In this script I use maxsize=5 and number of URLs in txt file is 10. I have tried to add await queue.join() after for line in f: loop but it didn't help. Script works only without await queue.join() and when maxsize >= number of URLs or is not specified.


Solution

  • Your program structure is wrong. To use a Queue you need a consumer (one or more) that reads from the queue in parallel.

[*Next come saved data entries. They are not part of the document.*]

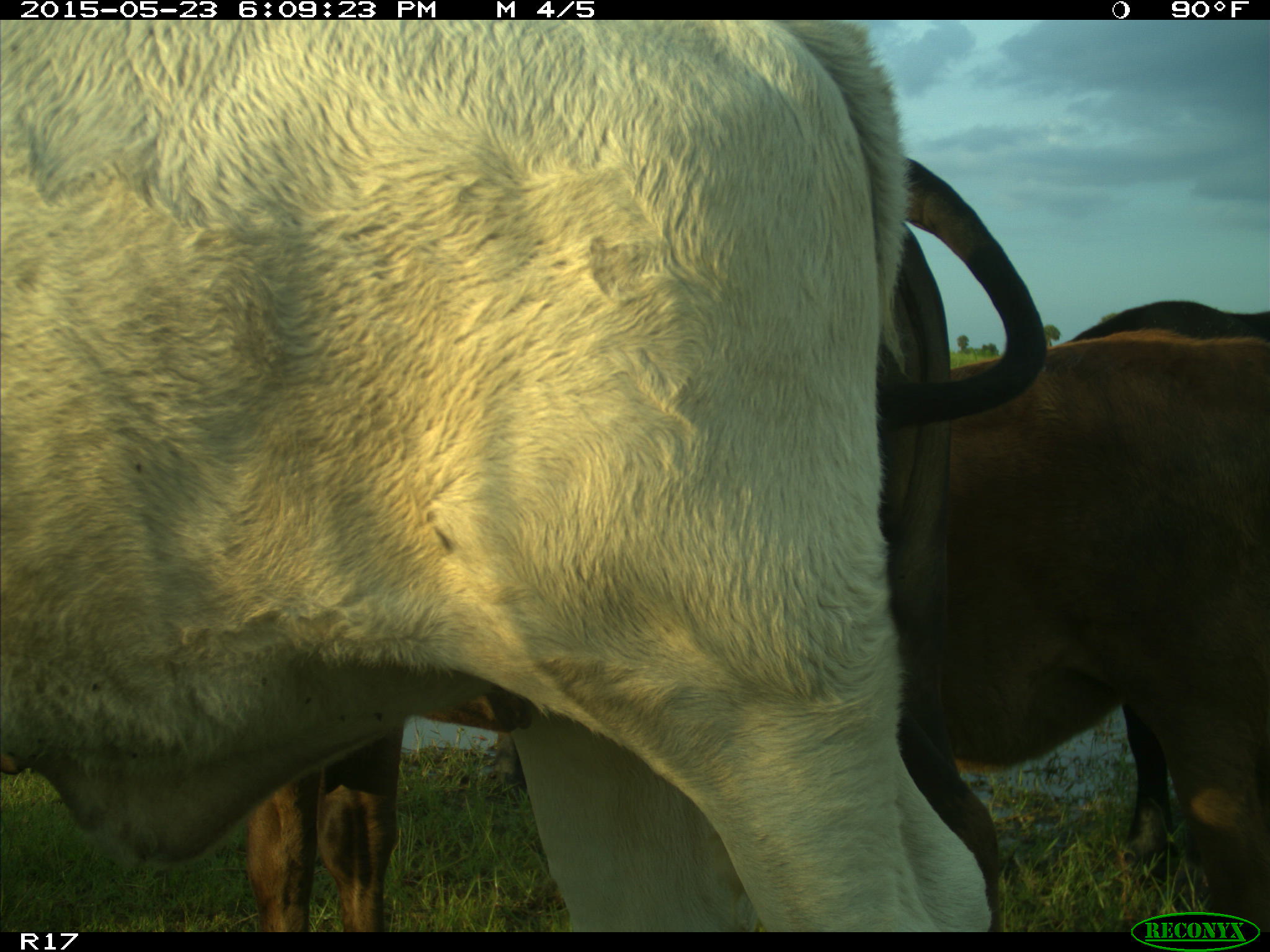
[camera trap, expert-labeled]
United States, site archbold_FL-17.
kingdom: Animalia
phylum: Chordata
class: Mammalia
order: Artiodactyla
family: Bovidae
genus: Bos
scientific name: Bos taurus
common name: domestic cow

    Here is an simple example how you can create 3 workers that donwload the content as you put the URLs into the Queue. At the end we end the workers by putting None to the queue:

    import asyncio
    
    from aiohttp import ClientSession
    
    
    async def fetch(url):
        async with ClientSession() as session:
            async with session.get(url) as response:
                return await response.text()
    
    
    async def consumer(queue):
        while True:
            current_url = await queue.get()
            try:
                if current_url is None:
                    break
    
                content = await fetch(current_url)
                print(f"{current_url}: {content[:15].strip()}")
            except Exception as e:
                print(f"Error fetching {current_url}: {e}")
            finally:
                queue.task_done()
    
    
    async def main():
        queue = asyncio.Queue(maxsize=5)
    
        # for example, we create 3 workers consuming the queue
        workers = {asyncio.Task(consumer(queue)) for _ in range(3)}
    
        with open("urls.txt", "r") as f:
            for line in f:
                line = line.strip()
                await queue.put(line)
    
        # end the workers
        for _ in range(len(workers)):
            await queue.put(None)
    
        await queue.join()
    
    
    asyncio.run(main())
    

    Prints:

    https://www.google.com/: <!doctype html>
    https://www.facebook.com/: <!DOCTYPE html>
    https://www.wikipedia.org/: <!DOCTYPE html>
    https://www.amazon.com/: <!doctype html>
    https://www.instagram.com/: <!DOCTYPE html>
    https://www.tumblr.com/: <!doctype html
    https://www.youtube.com/: <!DOCTYPE html>
    https://www.twitter.com/: <!DOCTYPE html>
    https://www.pinterest.com/: <!DOCTYPE html>
    https://www.reddit.com/: <!DOCTYPE